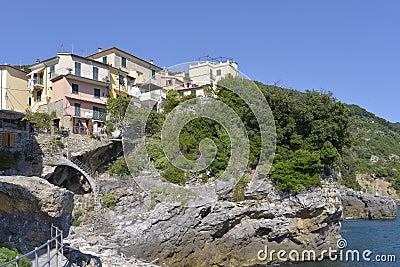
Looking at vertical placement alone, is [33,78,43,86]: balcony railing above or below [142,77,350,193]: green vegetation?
above

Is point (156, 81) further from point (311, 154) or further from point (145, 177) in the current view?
point (311, 154)

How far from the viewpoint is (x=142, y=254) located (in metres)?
17.2

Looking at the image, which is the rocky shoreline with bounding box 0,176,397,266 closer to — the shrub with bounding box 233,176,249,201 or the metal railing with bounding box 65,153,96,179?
the shrub with bounding box 233,176,249,201

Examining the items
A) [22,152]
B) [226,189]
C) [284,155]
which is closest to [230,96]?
[284,155]

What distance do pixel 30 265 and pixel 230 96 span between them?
1963 cm

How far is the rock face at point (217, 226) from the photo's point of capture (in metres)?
17.9

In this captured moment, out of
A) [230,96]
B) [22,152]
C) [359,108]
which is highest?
[359,108]

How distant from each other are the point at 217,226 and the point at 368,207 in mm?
34832

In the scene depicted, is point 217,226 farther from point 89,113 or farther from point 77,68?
point 77,68

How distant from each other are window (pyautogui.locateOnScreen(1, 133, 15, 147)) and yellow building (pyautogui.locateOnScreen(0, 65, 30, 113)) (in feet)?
31.6

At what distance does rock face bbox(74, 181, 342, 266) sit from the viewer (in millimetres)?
17922

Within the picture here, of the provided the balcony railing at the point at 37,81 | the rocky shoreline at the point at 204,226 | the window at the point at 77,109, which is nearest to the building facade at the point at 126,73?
the window at the point at 77,109

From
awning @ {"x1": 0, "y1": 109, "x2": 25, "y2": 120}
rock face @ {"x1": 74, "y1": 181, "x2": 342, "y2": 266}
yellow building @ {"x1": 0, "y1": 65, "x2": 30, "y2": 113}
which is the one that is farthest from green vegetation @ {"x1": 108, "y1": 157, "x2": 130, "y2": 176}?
yellow building @ {"x1": 0, "y1": 65, "x2": 30, "y2": 113}

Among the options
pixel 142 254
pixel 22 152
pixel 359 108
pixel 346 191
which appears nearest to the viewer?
pixel 142 254
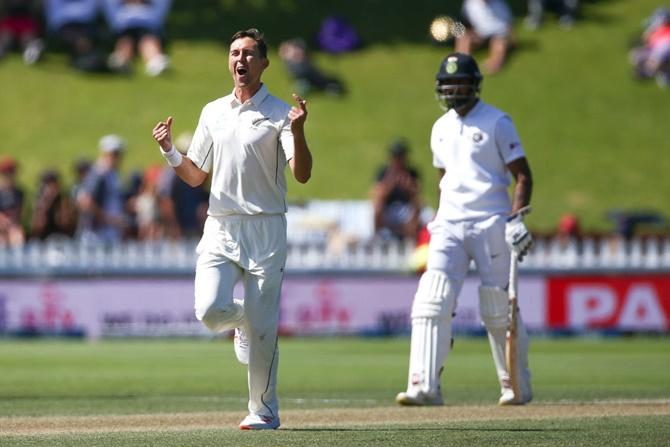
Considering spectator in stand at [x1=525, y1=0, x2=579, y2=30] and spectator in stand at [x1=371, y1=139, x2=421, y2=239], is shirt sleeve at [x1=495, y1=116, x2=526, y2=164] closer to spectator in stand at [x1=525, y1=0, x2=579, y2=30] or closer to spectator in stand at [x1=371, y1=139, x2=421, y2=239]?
spectator in stand at [x1=371, y1=139, x2=421, y2=239]

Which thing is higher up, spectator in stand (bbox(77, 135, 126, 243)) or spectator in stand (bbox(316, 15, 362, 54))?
spectator in stand (bbox(316, 15, 362, 54))

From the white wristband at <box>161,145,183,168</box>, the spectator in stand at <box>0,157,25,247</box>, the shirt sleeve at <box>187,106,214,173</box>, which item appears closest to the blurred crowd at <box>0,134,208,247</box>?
the spectator in stand at <box>0,157,25,247</box>

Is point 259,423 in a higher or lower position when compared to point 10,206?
lower

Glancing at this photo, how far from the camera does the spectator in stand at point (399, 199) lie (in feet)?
83.1

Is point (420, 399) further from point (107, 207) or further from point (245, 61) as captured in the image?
point (107, 207)

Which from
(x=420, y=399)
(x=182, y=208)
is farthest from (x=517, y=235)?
(x=182, y=208)

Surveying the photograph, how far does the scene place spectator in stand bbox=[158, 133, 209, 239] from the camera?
79.4 ft

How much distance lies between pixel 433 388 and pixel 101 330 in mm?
13335

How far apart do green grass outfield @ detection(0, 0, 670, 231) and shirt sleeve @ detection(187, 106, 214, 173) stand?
78.9ft

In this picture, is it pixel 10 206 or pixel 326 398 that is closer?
pixel 326 398

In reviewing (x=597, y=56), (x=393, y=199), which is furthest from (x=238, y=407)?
(x=597, y=56)

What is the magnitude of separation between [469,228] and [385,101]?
27282mm

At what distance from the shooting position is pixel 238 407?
11633 millimetres

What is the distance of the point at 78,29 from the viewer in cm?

What you will do:
Rewrite the part that opens with the line containing "Is point (420, 399)" and closes with the line containing "11633 millimetres", replacing "photograph" with "snapshot" and leaving everything else unchanged.

The solution:
Is point (420, 399) further from point (107, 207) or further from point (245, 61) as captured in the image?
point (107, 207)

Which from
(x=420, y=399)
(x=182, y=208)
is farthest from (x=517, y=235)?
(x=182, y=208)

Surveying the snapshot, how far does the scene place spectator in stand bbox=[158, 133, 209, 239] from the camera?
79.4 ft

How much distance lies between pixel 433 388 and pixel 101 330 in mm?
13335

How far apart do green grass outfield @ detection(0, 0, 670, 231) and shirt sleeve @ detection(187, 106, 214, 173) stand?
78.9ft

In this picture, is it pixel 10 206 or pixel 326 398 that is closer?
pixel 326 398

In reviewing (x=597, y=56), (x=393, y=199), which is furthest from (x=238, y=407)?
(x=597, y=56)

What is the magnitude of separation between [469,228] and [385,101]?
27282mm

At what distance from the shooting position is pixel 238 407?
11633 millimetres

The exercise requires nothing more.